Le problème actuellement n'est pas de savoir quelle est la place de l'histoire en Bretagne, mais de savoir quelle est la place de l'histoire de Bretagne ? Les Bretons aiment l'histoire et le montrent en plébiscitant les festivals à thème historique, en protégeant leur patrimoine, jusqu'à leurs lavoirs.
Cependant, après des années d'observation, je remarque avec une certaine stupéfaction, avec regrets, que l'histoire de la Bretagne n'a pas droit au même traitement ? Pourquoi ? Est-ce la faute des Jacobins et de la centralisation étatique parisienne ? Les Bretons en sont-ils responsables ?
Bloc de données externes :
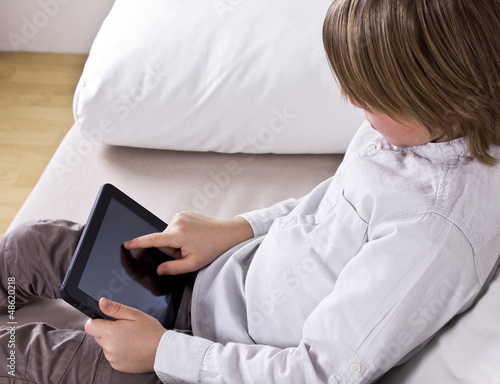 Kid holding digital tablet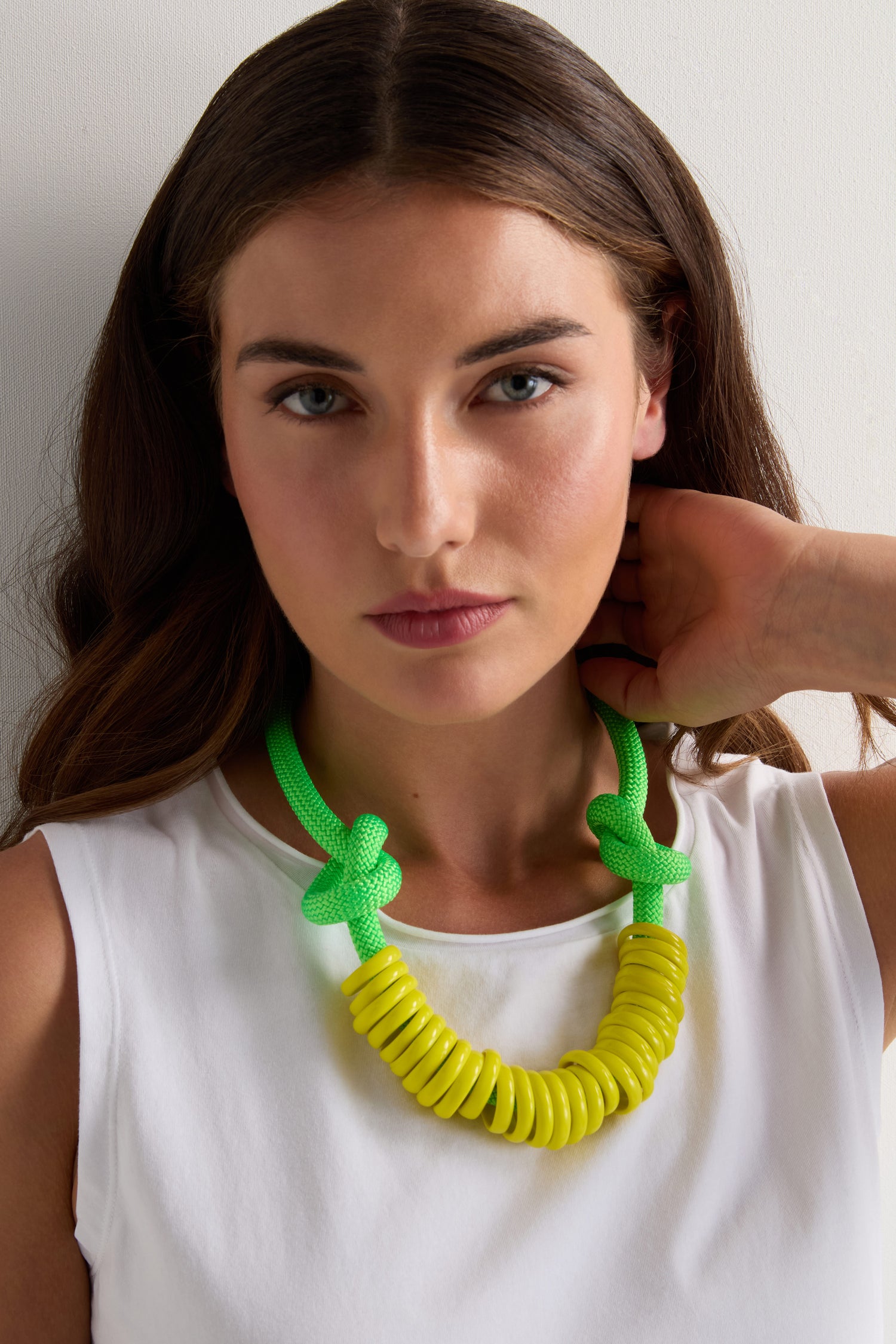 A woman in a white sleeveless top stands against a plain light background, showcasing the Murano Glass Rings Necklace in neon green and yellow.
Dans son dernier ouvrage écrit en collaboration Secoue toi Bretagne, l'historien de la Bretagne, André Lespagnol, évoque la nécessité de promouvoir l'économie de la connaissance comme remède à la crise économique, tout en préservant les activités économiques traditionnelles qui ont fait la richesse de la Bretagne. Cependant, force est de constater que si la Bretagne dispose du contenant – les entreprises de haute technologie ne manquent pas en Bretagne - le contenu pose problème surtout lorsqu'il s'agit d'histoire de la Bretagne. Il est difficile, voire quasi impossible, de sortir de la conception romantique des historiens du XIXe siècle. L'histoire selon Arthur de La Borderie reste toujours une référence. Pourquoi ?
Et pourtant, les livres d'histoire de la Bretagne publiés depuis le XIXe siècle ne manquent pas. Beaucoup de thèses éclairant des éléments importants de l'histoire de la Bretagne ont été écrites et publiées. La Bretagne n'a pas manqué de grands historiens, peut-être en manque-t-elle maintenant ? Il est vrai que le système des mutations au sein de l'Education Nationale lui retire une grande partie de ses meilleurs talents transférés pour longtemps, trop longtemps, hors de Bretagne.
Souvent, trop souvent, et encore récemment, il m'a été donné de constater que l'on mettait la charrue avant les b½ufs. Issues de trois mondes, culturels, politiques, économiques, des personnalités souhaitent valoriser l'histoire de la Bretagne. Elles ont des idées, de belles idées. Lorsqu'il leur faut les concrétiser, elles se tournent vers l'historien de la Bretagne qui ne peut leur répondre car souvent il ne sait pas car on n'a pas encore travaillé sur le sujet, ou pire le traitement du sujet est à revoir, personne n'ayant eu ni le temps ni le désir ni le courage de combler les lacunes. Il est clair que tout le projet, et souvent en voie d'achèvement, se retrouve en danger. Dès le départ du projet, on ne s'interroge donc pas sur la faisabilité. Pourquoi cette certitude que l'histoire de la Bretagne est totalement connue ? Pourquoi cette idée d'achèvement ? N'a-t-on pas le droit de chercher davantage, de trouver d'autres solutions, d'autres vérités historiques ?
Bien sûr il faut de la cohérence, une véritable volonté politique. Mais qui en a et en aura le courage ? Les élus bretons historiens foisonnent et au plus haut niveau. On fait des promesses qui ne sont pas tenues. « L'argent manque » , du moins c'est que l'on me dit, c'est ce que l'on entend partout et cependant lorsque le projet est « politiquement » correct, l'argent sort comme par enchantement, de manière abondante.
Chacun veut actuellement combler le vide ou plutôt un certain vide, collectivités publiques (mairies, départements, Région surtout), particuliers (hommes d'affaires), associations. Chacun travaille actuellement dans son coin. Pour vivre heureux vivons cachés, tel semble être le slogan actuel. Mais où cela nous conduira-t-il ? C'est bien beau de connaître l'histoire de Ploërmel, d'Ergué-Gabéric, de Saint-Malo ou de Lanildut si on ne connait pas l'histoire de Bretagne.